Devoted to the Propagation and Defense of New Testament Christianity
VOLUME 9
NEED_DATE
NUMBER 22, PAGE 9b

Is Supporting Evangelistic And Benevolent Institutions All Right If Done As Individuals?

Pryde E. Hinton, Dora, Ala.

We have been saying for a long time that if an individual wants to give his money to support a human organization to do teaching, or benevolent work, it's his business, and Scriptural. Is it? Who really knows this? How does he know it?

If an individual functions in either work through an organization, is that an individual work? And if a Christian gives or works through an organization, does he have the God-given right to ignore God's only organzation on earth? What right do we have as Christians to give and work collectively in any group or unit besides the church?

I remember a man's trying to get me to join the Odd Fellows in Georgia. He said that there was a sick man whom his preacher (a Baptist) and the preacher who had preceded me, had visited often and regularly. But, said he, the man was in need of more than soul food. So he and others from the Odd Fellows, as he put it, "brought home the bacon" to this man and his family. Then I asked how many Odd Fellows were members of each congregation represented by the preachers. He said nearly all of them. Then I wanted to know why they gave the Lord's money that rightfully should have been given into the Lord's "store" (1 Cor. 16) to the Odd Fellows in the first place.

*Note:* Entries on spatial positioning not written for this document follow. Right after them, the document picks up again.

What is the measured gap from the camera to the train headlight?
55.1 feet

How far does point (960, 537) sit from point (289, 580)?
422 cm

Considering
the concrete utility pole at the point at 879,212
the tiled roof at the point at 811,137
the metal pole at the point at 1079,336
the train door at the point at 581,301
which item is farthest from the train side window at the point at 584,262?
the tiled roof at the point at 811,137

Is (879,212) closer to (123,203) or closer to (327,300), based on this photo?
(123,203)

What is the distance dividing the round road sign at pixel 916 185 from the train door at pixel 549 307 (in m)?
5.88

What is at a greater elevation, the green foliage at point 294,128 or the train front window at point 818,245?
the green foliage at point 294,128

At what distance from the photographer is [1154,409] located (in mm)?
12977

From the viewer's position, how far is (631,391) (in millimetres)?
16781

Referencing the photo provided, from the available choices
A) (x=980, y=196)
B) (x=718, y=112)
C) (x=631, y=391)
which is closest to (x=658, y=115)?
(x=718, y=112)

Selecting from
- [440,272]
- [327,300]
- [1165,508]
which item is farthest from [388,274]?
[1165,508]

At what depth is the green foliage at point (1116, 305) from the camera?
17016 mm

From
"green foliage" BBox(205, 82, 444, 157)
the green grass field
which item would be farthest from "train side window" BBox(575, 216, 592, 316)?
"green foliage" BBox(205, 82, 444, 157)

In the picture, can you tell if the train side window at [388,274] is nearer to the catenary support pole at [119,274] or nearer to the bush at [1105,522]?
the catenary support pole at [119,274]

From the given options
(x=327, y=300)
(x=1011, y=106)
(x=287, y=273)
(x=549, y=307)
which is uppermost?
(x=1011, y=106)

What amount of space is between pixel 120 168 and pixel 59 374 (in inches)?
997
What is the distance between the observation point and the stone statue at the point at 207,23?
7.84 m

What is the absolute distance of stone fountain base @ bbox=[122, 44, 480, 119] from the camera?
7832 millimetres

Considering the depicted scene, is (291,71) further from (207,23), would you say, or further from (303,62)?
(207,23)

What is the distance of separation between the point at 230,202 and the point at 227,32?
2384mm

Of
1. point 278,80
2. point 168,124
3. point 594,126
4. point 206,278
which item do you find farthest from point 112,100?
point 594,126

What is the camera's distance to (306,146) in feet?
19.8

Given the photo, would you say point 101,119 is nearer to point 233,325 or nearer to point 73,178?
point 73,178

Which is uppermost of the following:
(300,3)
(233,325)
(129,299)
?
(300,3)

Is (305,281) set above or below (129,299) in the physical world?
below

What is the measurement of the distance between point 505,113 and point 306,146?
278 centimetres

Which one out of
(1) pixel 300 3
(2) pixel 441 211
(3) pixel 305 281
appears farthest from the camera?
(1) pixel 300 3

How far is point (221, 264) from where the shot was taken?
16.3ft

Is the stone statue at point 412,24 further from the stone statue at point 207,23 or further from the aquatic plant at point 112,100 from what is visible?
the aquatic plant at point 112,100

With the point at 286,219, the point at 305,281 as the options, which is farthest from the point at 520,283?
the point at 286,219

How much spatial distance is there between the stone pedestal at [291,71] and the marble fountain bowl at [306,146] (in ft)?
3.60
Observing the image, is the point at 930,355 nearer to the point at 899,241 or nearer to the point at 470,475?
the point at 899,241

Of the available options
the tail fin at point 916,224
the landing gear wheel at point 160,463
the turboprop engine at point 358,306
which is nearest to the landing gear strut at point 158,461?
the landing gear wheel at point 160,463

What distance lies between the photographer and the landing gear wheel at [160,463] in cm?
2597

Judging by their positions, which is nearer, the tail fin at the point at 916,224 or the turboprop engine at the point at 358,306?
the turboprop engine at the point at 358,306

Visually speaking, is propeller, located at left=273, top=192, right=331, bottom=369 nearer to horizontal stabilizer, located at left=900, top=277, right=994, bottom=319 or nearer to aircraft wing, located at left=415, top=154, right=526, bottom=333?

If the money that brethren give to human organizations of all kinds were given into the Lord's treasury, there would be plenty to care for the needy and preach the gospel, too. It is beneath the intelligence of any capable gospel preacher or adult Christian to say that Acts 11:28-30 was strictly individual giving. All giving is individual basically. Does Ephesians 3 apply here? What right have we to ignore and short-circuit Christ's church in doing "the work of Christ?"